Multiple sequence alignments and Phylogenetic analysis of Spike gene
Multiple sequence alignments (MSA) of the three Spike gene sequences datasets were conducted following the general schema of MSA-PAD 2.0 [33,34] with modified features accounting for the occurrence of unassigned nucleotides characters “N”. In details, all DNA sequences of the three datasets (XBB*, EG*, BA*) were translated into amino acids using the universal genetic code and all six open reading frames. Using hmmsearch algorithm (HMMer 3.3 package), the amino acid sequences were searched against the Spike gene reference HMM profile generated in the previous step to annotate the relevant Spike region in genome sequences. The extracted amino acid Spike gene sequences were then aligned by hmmalign (HMMer 3.3 package) against the Wuhan-Hu-1 Spike gene reference. Amino acid multiple sequence alignments were then back-aligned into nucleotide multiple alignments using ad hoc python script (for more details see [33,34]) and used for selection pressure analysis (see section 5.5 – selection pressure analysis). To draw the evolutionary relationship between the SARS-CoV-2 variants under investigation and their reference, a single amino acid MSA was constructed by joining all the datasets described above. This MSA included either the representative reference sequences of the past variants and those relative to the retrieved sequences used in this study.
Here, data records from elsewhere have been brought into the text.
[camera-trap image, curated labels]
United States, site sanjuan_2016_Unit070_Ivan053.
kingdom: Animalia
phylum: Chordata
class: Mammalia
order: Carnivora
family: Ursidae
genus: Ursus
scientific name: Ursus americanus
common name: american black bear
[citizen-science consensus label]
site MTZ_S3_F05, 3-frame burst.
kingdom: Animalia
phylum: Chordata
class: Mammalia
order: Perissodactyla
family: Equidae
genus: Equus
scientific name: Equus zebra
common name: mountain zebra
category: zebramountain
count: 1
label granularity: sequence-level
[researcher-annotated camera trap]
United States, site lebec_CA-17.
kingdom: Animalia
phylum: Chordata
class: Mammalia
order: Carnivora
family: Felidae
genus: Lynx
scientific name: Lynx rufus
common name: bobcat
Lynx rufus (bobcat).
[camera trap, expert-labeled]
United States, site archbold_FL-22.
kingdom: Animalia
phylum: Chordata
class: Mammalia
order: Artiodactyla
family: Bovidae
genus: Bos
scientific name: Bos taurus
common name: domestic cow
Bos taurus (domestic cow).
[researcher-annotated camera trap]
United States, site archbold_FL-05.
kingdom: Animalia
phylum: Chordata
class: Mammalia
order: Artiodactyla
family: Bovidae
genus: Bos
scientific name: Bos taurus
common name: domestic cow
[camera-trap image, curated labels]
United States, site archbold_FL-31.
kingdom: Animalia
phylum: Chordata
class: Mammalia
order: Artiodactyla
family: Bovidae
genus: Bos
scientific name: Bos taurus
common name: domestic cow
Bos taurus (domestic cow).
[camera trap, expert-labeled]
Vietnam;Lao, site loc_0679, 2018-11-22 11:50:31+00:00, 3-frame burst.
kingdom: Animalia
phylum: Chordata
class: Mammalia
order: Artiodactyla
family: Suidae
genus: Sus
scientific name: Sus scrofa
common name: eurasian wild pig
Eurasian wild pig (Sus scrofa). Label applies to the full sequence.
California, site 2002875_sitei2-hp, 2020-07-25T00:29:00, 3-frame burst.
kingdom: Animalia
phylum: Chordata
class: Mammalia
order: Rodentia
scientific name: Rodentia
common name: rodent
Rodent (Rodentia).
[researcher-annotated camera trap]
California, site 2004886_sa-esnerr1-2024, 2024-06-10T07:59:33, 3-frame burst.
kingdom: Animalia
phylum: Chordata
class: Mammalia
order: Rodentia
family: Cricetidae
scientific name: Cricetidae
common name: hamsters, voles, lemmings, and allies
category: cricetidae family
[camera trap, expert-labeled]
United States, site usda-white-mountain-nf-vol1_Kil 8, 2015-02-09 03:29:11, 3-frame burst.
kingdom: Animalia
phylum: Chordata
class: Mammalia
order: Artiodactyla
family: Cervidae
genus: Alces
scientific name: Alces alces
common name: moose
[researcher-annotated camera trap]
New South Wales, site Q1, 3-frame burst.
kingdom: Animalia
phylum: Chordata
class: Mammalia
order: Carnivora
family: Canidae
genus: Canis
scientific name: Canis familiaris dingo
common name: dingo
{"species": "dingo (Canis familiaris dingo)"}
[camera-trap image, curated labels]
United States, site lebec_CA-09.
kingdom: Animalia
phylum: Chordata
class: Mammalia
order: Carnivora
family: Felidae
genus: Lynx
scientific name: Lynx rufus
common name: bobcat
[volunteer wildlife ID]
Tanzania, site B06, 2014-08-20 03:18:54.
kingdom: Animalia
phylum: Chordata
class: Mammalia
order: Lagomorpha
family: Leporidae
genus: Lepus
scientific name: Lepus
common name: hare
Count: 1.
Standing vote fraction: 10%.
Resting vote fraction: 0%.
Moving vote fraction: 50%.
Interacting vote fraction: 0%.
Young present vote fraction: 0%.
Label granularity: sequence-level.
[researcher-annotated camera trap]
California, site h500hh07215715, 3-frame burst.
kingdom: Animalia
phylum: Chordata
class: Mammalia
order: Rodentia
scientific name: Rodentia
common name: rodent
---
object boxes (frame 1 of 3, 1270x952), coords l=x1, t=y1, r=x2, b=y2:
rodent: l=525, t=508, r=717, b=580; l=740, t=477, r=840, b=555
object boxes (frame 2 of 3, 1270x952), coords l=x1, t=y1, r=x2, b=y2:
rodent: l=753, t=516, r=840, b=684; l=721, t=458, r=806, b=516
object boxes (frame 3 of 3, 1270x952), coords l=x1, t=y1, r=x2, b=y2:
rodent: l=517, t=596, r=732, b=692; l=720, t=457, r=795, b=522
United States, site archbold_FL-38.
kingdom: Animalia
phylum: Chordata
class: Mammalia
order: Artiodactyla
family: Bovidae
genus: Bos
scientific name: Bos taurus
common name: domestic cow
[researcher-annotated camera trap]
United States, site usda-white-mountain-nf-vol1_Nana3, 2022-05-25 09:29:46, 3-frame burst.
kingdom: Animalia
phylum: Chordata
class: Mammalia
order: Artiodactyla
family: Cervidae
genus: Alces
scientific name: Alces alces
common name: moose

In addition, to account for the excessive computational capacity needed in phylogeny construction, the number of sequences in the MSA was reduced to a minimum set of 685 where each retained sequence contains at least one amino acid substitution site compared to Wuhan-Hu-1 reference. In such way all amino acid substitutions were represented in the final MSA subset at least once.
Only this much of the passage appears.